"When backend node status changes by failover etc., watchdog notifies the information to other pgpool-IIs and synchronizes them. When online recovery occurs, watchdog restricts client connections to other pgpool-IIs for avoiding inconsistency between backends."
You're taking that out of context, though. That is coming from the doc http://www.pgpool.net/docs/latest/pgpool-en.html#watchdog, which is describing how Watchdog coordinates fault of pgpool-II backend processes and coordinates the pgpool-II instances with each other. It is for maintaining availability of pgpool-II and monitoring for failure of pgpool-II backends, not Postgres/postmaster.
But it appears that the fail condition for "watchdog" is the failure of a pgpool-II instance. In the configuration described in the wiki you would put a pgpool-II instance on each Postgres node, and if one of the pgpool-II instances fails it executes a script (which can create the trigger file to promote the standby to master). However, if the fail condition for watchdog is a failure of the pgpool-II instance what happens if the DBMS has availability issues but the pgpool-II process on that server is ok? The fail condition would never be triggered, right?
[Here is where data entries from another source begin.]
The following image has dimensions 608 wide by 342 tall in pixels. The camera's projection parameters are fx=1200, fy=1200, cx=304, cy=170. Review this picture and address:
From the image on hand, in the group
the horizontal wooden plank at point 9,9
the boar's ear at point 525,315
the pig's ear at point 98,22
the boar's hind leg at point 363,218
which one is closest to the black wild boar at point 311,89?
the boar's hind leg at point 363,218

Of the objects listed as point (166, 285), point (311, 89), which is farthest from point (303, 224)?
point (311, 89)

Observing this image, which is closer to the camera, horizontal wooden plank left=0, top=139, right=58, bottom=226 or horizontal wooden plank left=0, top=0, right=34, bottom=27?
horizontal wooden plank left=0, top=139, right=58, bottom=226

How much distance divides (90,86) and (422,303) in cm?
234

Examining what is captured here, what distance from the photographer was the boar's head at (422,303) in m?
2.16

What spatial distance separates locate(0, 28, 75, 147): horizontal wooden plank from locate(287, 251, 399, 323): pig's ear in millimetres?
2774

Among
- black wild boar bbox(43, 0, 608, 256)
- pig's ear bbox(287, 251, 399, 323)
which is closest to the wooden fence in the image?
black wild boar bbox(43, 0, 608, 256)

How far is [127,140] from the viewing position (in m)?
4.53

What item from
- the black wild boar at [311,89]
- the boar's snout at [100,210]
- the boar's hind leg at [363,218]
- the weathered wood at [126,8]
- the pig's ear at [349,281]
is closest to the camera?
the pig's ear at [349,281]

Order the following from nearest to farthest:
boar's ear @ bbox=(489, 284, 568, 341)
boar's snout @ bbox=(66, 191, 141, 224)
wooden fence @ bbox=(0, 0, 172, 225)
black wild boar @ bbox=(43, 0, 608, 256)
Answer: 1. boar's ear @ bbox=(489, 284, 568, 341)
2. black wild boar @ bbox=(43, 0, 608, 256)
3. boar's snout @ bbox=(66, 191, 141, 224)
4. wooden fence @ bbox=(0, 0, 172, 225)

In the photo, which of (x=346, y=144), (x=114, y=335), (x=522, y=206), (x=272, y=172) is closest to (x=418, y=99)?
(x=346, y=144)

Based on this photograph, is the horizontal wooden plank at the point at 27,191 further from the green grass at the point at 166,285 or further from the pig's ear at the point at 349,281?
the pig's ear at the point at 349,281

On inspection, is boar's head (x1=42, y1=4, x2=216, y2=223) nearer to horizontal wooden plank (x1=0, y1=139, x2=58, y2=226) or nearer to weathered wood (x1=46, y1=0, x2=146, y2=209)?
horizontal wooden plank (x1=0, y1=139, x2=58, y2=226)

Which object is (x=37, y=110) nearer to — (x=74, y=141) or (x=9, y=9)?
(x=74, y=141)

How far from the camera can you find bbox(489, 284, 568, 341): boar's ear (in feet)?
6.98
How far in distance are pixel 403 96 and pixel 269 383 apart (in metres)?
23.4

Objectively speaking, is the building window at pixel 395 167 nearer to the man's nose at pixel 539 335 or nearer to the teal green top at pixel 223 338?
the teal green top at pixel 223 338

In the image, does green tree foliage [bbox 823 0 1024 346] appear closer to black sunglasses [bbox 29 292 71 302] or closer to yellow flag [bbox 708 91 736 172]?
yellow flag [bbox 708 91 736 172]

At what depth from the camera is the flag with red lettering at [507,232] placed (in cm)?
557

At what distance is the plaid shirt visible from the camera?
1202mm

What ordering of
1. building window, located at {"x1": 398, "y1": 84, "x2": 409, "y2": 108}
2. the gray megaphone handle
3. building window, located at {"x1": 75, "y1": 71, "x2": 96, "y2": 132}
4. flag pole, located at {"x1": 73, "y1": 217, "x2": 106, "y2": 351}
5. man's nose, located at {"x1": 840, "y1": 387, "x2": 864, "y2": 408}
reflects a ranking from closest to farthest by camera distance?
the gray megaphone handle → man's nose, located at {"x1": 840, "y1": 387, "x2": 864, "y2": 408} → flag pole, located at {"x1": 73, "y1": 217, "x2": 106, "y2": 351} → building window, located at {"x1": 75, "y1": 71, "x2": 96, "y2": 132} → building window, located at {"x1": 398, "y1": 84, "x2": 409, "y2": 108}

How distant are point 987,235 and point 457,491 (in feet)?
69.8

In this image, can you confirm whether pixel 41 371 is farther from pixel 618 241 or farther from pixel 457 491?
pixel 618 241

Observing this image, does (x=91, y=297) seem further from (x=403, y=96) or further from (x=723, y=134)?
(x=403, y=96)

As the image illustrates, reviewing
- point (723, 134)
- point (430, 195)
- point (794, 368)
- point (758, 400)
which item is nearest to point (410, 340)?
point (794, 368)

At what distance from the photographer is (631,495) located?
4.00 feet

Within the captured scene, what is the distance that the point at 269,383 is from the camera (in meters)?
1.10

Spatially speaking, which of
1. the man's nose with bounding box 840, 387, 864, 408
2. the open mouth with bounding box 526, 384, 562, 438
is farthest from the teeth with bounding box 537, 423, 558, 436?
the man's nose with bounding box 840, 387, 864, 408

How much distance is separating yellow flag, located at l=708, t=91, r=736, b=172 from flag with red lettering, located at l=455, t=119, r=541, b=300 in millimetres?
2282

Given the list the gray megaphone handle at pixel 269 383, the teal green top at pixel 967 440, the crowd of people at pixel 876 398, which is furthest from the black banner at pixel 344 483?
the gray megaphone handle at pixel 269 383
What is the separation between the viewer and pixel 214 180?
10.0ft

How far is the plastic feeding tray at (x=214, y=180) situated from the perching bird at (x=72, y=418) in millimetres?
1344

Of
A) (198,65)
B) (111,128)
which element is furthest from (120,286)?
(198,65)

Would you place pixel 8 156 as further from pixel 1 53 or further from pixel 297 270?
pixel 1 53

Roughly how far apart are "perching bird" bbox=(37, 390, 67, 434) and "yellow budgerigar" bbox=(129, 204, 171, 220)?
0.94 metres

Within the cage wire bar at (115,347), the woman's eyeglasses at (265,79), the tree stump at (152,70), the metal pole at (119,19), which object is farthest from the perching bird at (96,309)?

What I am going off of is:
"When backend node status changes by failover etc., watchdog notifies the information to other pgpool-IIs and synchronizes them. When online recovery occurs, watchdog restricts client connections to other pgpool-IIs for avoiding inconsistency between backends."
A backend node status would change if say the master went down, at that point pgpool can be instructed either automatically or manually to failover (depending on configuration) and allow the slave to failover.